- Problem 1: In the excerpt on the Skorohod representation, reproduce everything from "The following result" down to "of \(g(X)\) as \(n \to \infty\).", swapping "probability space" for "sample space".
- Problem 2: According to the excerpt on the Skorohod representation, which theorem is introduced in the subsection, and after whom is it named?

++++ Excerpt provided

The following result illustrates the value of the Skorohod representation.

Suppose that \((X_1, X_2, \ldots)\) and \(X\) are real-valued random variables (not necessarily defined on the same probability space) such that the distribution of \(X_n\) converges to the distribution of \(X\) as \(n \to \infty\). If \(g: \R \to \R\) is continuous, then the distribution of \(g(X_n)\) converges to the distribution of \(g(X)\) as \(n \to \infty\).

Let \((Y_1, Y_2, \ldots)\) and \(Y\) be random variables, defined on the same probability space, such that \(Y_n\) has the same distribution as \(X_n\) for each \(n \in \N_+\), \(Y\) has the same distribution as \(X\), and \(Y_n \to Y\) as \(n \to \infty\) with probability 1. Since \( g \) is continuous, \(g(Y_n) \to g(Y)\) as \(n \to \infty\) with probability 1. Hence the distribution of \(g(Y_n)\) converges to the distribution of \(g(Y)\) as \(n \to \infty\). But \(g(Y_n)\) has the same distribution as \(g(X_n)\) and that \(g(Y)\) has the same distribution as \(g(X)\).

In this subsection, we given an important result known as Scheffé's theorem, named after Henry Scheffé. To give the theorem in in full generality, so that it applies to discrete and continuous distribution, we need to use topics from other advanced sections in this chapter: the integral with respect to a positive measure, properties of the integral, and density functions. In turn, these sections depend on measure theory developed in the chapters on Foundations and Probability Measures.

++++++++
++++ Dataset extract

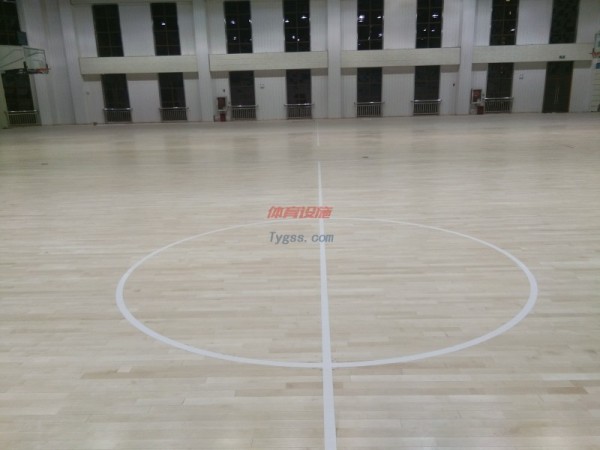 体育木地板日常使用保养方法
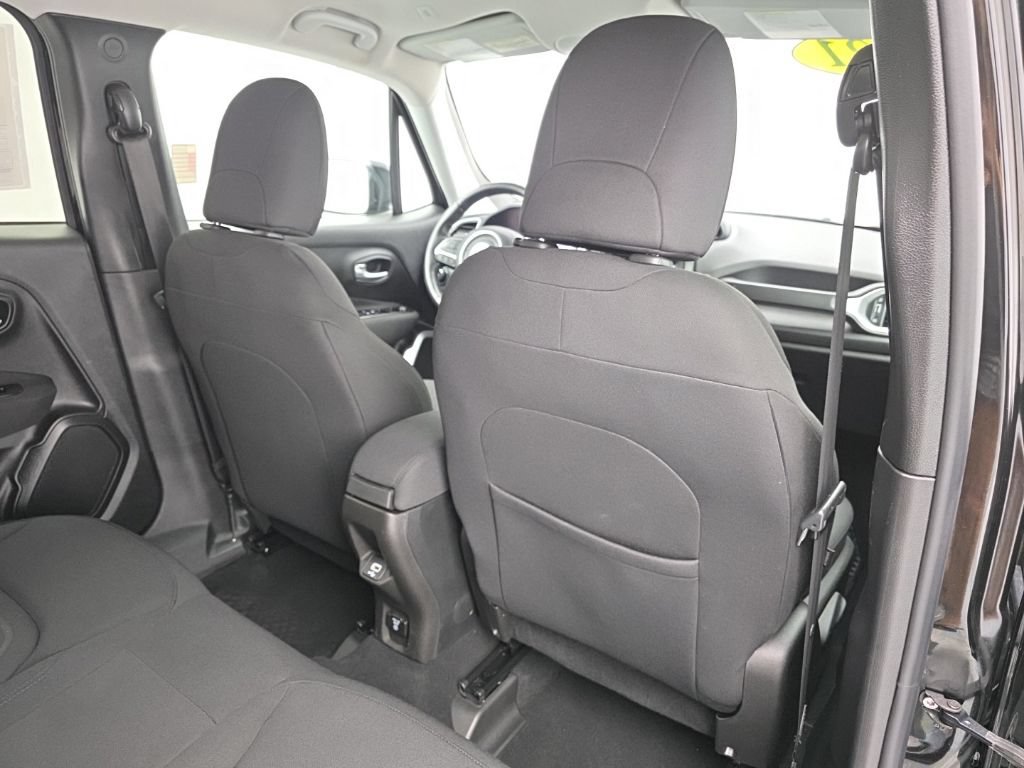 Used 2021 Jeep Renegade Latitude w/ Convenience Group AWD/4WD image 44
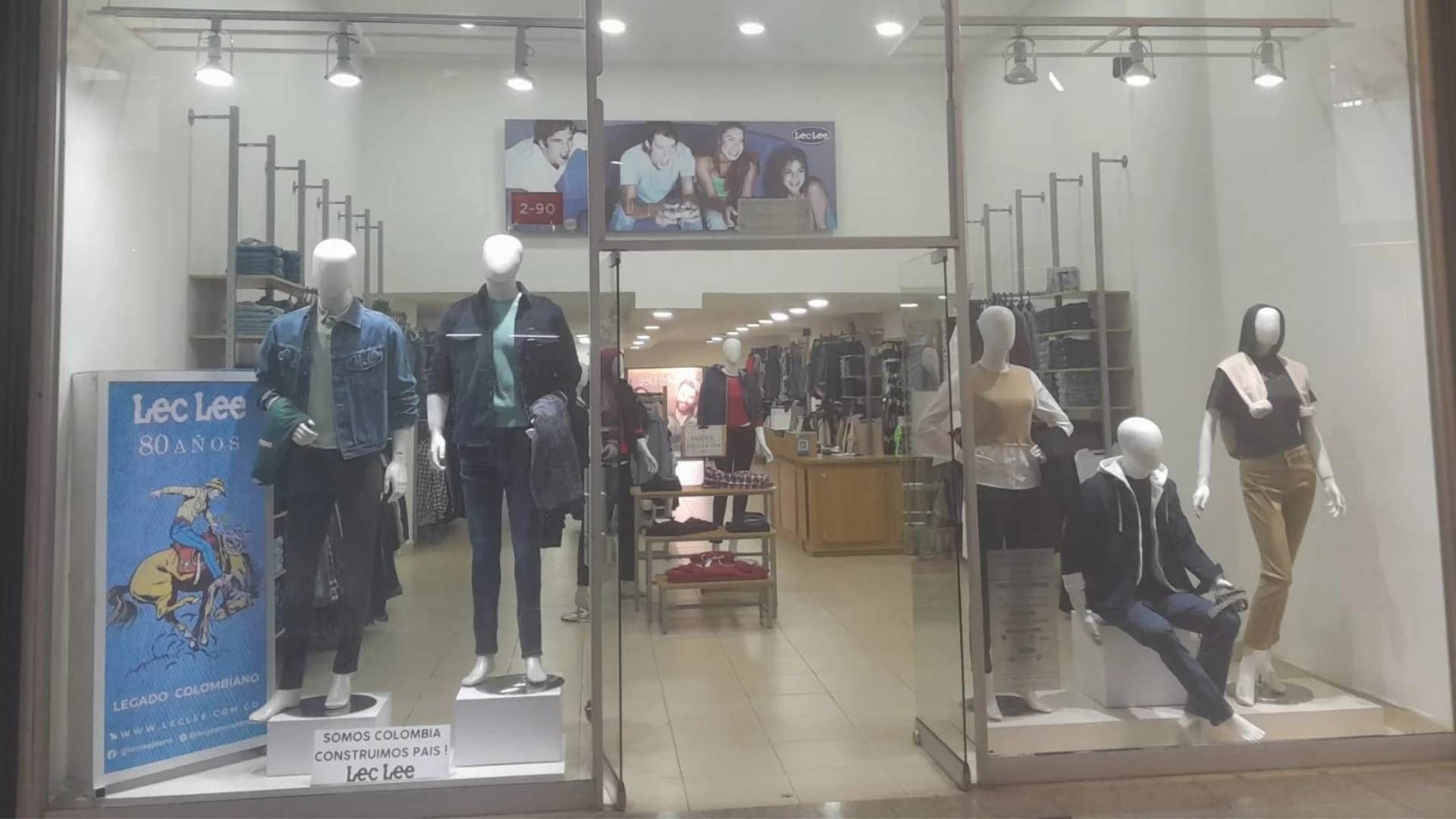 La empresa textil Lec Lee busca reorganizar sus finanzas para evitar la quiebra y preservar empleos.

++++++++

- Exercise result 1:
The following result illustrates the value of the Skorohod representation.

Suppose that \((X_1, X_2, \ldots)\) and \(X\) are real-valued random variables (not necessarily defined on the same sample space) such that the distribution of \(X_n\) converges to the distribution of \(X\) as \(n \to \infty\). If \(g: \R \to \R\) is continuous, then the distribution of \(g(X_n)\) converges to the distribution of \(g(X)\) as \(n \to \infty\).

- Exercise result 2: Scheffé's theorem, named after Henry Scheffé.